Alejandra Slutzky lleva con orgullo y compromiso militante el apellido de su padre, Samuel, quien fuera médico en Taco Ralo, militante de las FAP y detenido, desaparecido y asesinado por la dictadura cívico-militar. Pero también lleva en su cuerpo a Ana, su mamá, una mujer cuya biografía de militancia, amor y locura aguardó más de medio siglo para salir a luz.
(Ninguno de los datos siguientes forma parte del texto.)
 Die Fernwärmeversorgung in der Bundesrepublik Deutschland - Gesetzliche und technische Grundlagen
Es precisamente Alejandra quién la saca de las sombra en Ana Alumbrada (Deixis, Editorial Punto de Encuentro). “La historia de mi madre empieza mucho antes de que yo empiece este libro –cuenta Alejandra, en una entrevista con Revista Zoom–. No la heredé así, literalmente. La familia que me quedó después de la dictadura me contaba que mi mamá estaba “mal de la cabeza”, y era lo único que me contaban de ella, pero yo sentía que había más. Que no podía ser solamente una “persona mal de la cabeza’”.
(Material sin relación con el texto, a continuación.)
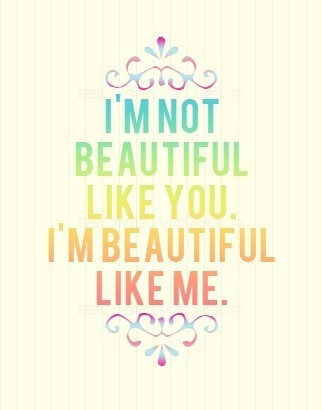 I'm not beautiful like you.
Claro que había más: militancia, maternidad clandestina, viajes, encierro y cartas con Julio Cortázar. “Ella falleció en un hospital neuropsiquiátrico en el 82. Yo misma tengo dos hijos, eso también hace que uno reflexione sobre su propia madre –explica Alejandra–. Entonces en el 2012, 2013 empecé a buscarla, y empecé por el principio: fui al hospital donde la había visto por última vez, el Moyano acá en Buenos Aires, y me encontré una historia clínica regrande, con un relato de su vida dictado por ella misma. Me impresionó mucho. Encontré también su legajo en la DIPBA (Dirección de inteligencia de la policía de la provincia de Buenos Aires), que tenía un montón de datos. Así fui encontrando su historia. Me encontré con una mujer que me encantó, porque es una mujer que militó un montón, que estuvo en Cuba con mi papá y nosotros cuando éramos chiquitos, en el 67, a entrenarse con la idea de volver a Argentina a fomentar, armar, hacer la revolución. Después, todo salió diferente, salió de otra manera. Pero sí, militó un montón y pintaba, escribía, era amiga de Cortázar, se escribía con él desde los hospitales desde el 75 al 82. Todo eso no lo sabía y lo fui encontrando.
En tu historia familiar sobresalió siempre la figura de tu papá, que era el médico de Taco Ralo.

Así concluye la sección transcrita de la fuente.